[HN Gopher] Reverse engineering programs with unknown instructio...
       ___________________________________________________________________
        
       Reverse engineering programs with unknown instruction sets (2012)
       [pdf]
        
       Author : lauriewired
       Score  : 116 points
       Date   : 2023-01-27 11:45 UTC (11 hours ago)
        
 (HTM) web link (www.recon.cx)
 (TXT) w3m dump (www.recon.cx)
        
       | olivierduval wrote:
       | Amazing !!! Look a lot like breaking a cypher with the added
       | specifics of processor knowledge !
        
       | [deleted]
        
       | stuckkeys wrote:
       | Is the site decompilation.info down? Cannot access it.
        
         | crecker wrote:
         | It seems so
        
       | kijiki wrote:
       | Also enjoyable, reverse engineering the Transmeta Crusoe's
       | internal VLIW instruction set:
       | https://www.realworldtech.com/crusoe-intro/
       | 
       | I suspect the Anonymous author might have gotten a tip or two
       | from a friendly Transmeta hardware or software engineer.
        
       | egberts1 wrote:
       | I once wrote a detector of 38 known machine languages.
       | 
       | Akin to an expansion of the UNIX file command.
       | 
       | It would listed known machine code(s) encountered at least within
       | 4 bytes (in probability order).
       | 
       | Good times, good times.
       | 
       | (oh, sadly, not open source, but proprietary; I still do wish I
       | could release this gem.)
        
         | unwind wrote:
         | In what context was that used, if you can elaborate?
        
           | egberts1 wrote:
           | Like the UNIX file command, it lists out what the file
           | content probably is/are.
           | 
           | It can also breakdown the file in question by regions and
           | group such data content into most probable types ... for each
           | region.
           | 
           | As to its final application, that is not in my contract/task
           | description.
        
             | unwind wrote:
             | Okay, thanks.
             | 
             | Yeah I'm very familiar with 'file', I just wondered in what
             | context one needs the ability to identify 38 machine
             | languages, i.e. why does an organization deal with files
             | containing unknown machine code, and have the need to
             | identify them?
             | 
             | Sounds like maybe reverse engineering/security
             | "research"-oriented work, perhaps.
        
               | egberts1 wrote:
               | I was basically leveraging my eidetic memory of opcodes
               | and operands and its bitfields.
               | 
               | It all got started with writing pure assembly for
               | Motorola 6502 (for arcades) and PDP-11 then eventually
               | ended with ARM/RISC/MIPS. Most esoteric one is the
               | Transmeta VLIW (TMS3200-02).
               | 
               | and someone asked for one (internally).
        
       | tom_ wrote:
       | Previously on HN, possibly not unrelated:
       | https://news.ycombinator.com/item?id=25115916
        
       | amelius wrote:
       | But what if the CPU assumes the instruction stream is compressed?
        
         | gus_massa wrote:
         | In the slide 9, they show the frequency of each 16-bit value.
         | In a compressed code, the frequency of each value should be
         | almost equal.
         | 
         | 10 or 20 years ago, when reverse engineering any unknown file
         | it was a good to assume it was no compressed and you could get
         | some insight looking at the hex editor and hopping the best.
         | Now many are compressed, so a good first step is to change the
         | extension to .zip and try WinRar (or look for a header if you
         | are not lazy).
         | 
         | I assume that with compressed code you can use the same
         | strategy.
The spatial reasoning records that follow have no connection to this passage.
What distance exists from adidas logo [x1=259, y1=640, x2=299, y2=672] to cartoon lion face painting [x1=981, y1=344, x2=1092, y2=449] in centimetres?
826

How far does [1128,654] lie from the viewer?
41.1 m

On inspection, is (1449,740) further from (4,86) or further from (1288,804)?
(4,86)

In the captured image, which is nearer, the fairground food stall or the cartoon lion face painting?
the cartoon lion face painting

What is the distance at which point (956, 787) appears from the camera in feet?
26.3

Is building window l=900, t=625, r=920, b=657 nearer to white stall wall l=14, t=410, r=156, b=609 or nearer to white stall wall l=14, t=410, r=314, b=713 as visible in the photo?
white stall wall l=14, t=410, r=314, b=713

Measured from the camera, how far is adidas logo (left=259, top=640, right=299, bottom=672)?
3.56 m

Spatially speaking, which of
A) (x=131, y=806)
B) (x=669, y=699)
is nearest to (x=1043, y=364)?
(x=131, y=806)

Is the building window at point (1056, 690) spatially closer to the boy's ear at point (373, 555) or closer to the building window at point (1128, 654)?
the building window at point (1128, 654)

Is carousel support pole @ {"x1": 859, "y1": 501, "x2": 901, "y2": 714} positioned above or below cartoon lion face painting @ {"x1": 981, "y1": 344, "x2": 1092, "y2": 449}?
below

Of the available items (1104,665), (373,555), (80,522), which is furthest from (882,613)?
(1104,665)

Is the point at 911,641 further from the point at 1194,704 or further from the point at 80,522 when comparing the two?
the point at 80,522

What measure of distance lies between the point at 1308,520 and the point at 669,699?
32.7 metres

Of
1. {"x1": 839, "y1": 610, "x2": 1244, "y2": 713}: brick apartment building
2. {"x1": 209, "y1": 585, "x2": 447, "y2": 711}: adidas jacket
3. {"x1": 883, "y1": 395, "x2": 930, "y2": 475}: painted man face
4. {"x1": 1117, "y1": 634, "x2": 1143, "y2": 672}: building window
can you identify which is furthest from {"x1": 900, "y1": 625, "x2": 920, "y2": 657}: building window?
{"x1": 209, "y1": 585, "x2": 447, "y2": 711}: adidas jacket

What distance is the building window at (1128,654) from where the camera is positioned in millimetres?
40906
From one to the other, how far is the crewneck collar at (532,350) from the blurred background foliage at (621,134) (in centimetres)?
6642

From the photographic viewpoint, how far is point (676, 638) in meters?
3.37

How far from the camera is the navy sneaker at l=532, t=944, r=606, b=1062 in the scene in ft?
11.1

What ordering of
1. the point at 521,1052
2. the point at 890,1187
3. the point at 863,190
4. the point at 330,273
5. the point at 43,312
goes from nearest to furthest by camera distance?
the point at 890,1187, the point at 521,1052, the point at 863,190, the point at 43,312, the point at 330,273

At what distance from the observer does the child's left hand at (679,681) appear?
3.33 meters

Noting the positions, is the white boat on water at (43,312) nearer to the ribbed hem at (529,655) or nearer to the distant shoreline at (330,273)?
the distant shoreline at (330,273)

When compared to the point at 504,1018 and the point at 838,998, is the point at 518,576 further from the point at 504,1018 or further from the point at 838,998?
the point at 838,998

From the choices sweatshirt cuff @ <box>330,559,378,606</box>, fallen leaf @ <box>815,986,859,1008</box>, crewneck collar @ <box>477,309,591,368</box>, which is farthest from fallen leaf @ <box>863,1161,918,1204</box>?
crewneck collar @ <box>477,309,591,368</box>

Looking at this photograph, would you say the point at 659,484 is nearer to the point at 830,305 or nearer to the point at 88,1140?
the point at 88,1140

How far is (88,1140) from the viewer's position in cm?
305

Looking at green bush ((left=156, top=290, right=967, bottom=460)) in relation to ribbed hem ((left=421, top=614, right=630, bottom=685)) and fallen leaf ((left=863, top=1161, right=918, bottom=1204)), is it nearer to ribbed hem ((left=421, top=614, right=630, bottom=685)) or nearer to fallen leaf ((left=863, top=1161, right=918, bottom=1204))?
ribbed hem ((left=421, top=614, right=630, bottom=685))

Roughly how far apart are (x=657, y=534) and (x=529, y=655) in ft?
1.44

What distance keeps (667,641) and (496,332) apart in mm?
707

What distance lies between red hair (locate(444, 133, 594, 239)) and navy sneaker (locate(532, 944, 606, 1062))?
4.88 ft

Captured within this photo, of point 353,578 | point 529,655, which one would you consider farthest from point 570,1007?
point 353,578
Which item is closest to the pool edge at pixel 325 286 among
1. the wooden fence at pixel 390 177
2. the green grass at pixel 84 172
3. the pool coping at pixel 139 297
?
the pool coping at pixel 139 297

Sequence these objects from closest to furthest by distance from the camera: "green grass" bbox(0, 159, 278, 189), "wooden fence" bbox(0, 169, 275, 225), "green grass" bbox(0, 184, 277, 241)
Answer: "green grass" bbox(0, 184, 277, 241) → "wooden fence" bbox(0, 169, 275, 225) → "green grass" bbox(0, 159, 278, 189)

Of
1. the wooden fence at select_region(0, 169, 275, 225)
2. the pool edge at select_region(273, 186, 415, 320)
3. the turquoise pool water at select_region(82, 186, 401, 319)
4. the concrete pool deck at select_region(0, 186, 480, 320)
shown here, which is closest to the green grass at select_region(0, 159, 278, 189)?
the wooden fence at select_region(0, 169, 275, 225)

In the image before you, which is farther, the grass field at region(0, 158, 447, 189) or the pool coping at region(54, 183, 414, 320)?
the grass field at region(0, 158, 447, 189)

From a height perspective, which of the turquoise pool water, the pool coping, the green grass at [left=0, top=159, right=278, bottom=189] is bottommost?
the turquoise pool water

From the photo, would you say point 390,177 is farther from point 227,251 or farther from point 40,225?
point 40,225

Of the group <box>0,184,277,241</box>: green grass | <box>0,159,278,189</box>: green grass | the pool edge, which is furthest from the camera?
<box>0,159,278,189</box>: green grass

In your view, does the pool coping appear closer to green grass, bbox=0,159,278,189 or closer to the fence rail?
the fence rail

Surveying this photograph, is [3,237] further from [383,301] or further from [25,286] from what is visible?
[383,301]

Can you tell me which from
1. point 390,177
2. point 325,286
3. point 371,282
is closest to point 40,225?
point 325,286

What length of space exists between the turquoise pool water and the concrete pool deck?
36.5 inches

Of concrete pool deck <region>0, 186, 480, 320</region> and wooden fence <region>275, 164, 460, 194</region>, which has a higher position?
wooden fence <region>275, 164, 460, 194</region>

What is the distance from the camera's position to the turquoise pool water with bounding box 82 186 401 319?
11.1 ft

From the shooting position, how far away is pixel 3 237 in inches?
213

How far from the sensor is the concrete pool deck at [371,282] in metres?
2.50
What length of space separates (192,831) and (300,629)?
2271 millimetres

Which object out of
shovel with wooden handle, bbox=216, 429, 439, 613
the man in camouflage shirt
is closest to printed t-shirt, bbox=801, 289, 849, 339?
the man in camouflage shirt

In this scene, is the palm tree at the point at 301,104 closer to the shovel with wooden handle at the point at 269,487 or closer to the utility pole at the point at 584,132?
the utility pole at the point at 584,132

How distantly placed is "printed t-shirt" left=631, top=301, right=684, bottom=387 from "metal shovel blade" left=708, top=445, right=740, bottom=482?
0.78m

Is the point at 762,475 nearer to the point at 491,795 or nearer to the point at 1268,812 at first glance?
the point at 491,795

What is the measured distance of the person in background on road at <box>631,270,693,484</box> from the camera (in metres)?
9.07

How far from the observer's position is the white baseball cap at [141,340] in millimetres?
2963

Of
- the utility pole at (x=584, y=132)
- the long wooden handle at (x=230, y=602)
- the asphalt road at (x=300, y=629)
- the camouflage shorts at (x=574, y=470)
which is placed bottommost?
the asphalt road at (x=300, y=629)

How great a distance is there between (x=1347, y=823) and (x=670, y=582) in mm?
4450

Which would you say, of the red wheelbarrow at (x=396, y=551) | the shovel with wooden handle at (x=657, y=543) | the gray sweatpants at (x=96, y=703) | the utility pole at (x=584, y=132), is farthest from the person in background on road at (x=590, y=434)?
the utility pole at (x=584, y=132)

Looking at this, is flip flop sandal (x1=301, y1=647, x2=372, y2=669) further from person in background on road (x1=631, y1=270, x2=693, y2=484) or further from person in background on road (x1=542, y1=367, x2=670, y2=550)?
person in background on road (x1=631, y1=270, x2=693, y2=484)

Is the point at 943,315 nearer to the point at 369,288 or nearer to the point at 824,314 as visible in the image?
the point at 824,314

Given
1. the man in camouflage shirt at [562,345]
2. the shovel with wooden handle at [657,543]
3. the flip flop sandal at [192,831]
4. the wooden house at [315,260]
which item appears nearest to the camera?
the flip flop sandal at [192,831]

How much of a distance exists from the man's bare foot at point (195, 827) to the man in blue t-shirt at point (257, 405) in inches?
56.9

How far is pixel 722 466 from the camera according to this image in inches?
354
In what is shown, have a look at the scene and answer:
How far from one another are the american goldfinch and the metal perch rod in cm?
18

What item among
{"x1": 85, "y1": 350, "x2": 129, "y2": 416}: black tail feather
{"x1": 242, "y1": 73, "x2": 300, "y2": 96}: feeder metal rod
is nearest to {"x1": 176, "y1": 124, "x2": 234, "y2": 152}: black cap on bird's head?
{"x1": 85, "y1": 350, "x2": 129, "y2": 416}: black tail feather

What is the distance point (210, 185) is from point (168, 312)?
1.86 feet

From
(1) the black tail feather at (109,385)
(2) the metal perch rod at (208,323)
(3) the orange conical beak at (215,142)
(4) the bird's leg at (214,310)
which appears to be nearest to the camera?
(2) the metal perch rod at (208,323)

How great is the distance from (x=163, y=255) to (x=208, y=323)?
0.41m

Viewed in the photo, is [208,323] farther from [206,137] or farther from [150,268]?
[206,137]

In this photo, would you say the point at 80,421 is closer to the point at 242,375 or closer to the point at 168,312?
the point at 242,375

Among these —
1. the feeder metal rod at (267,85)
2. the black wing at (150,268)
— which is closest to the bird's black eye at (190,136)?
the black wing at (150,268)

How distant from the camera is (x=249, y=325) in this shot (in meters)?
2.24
Try to assume it's using a well known compression
         | algorithm, and crossing your fingers.
        
           | anthk wrote:
           | 7zip, unar, innoextract...
           | 
           | And, of course, upx.
        
       | msm_ wrote:
       | Shout out to CPUAdventure challenge from DragonCTF 2019, which
       | were basically this. If you like the slides, you should find this
       | writeup entertaining:
       | https://www.robertxiao.ca/hacking/dsctf-2019-cpu-adventure-u...
        
         | thrdbndndn wrote:
         | Thanks, this is much easier to understand than a slide (without
         | presenter).
        
       | skissane wrote:
       | I wonder what the mystery instruction set in the slides actually
       | is? (Assuming it is a real instruction set and not just something
       | made up to demo the idea.)
        
         | [deleted]
        
         | gwern wrote:
         | It's a reverse-engineering conference presentation by 2 Russian
         | authors who highlight that they aren't providing any details
         | about the context despite the obvious extreme relevance, and
         | where their solution does not handle any obfuscation at all. So
         | they are probably not decompiling APT malware running in nested
         | VMs, but I'm going to guess reverse-engineering old highly-
         | secret Russian military hardware where the only docs are high-
         | level ones about the usage and repair, not what the chips are
         | _doing_ , and where the contractor wants to bugfix or develop
         | new versions but needs to understand all the inner logic and
         | what empirical ad hoc corrections it might be incorporating
         | through the wisdom of long-dead Russian mega-brain engineers.
        
       | tempodox wrote:
       | Stuff like that is definitely fun. In the 1990s I bought a Sharp
       | PC-E500S pocket computer and hacked the CPU's instruction set.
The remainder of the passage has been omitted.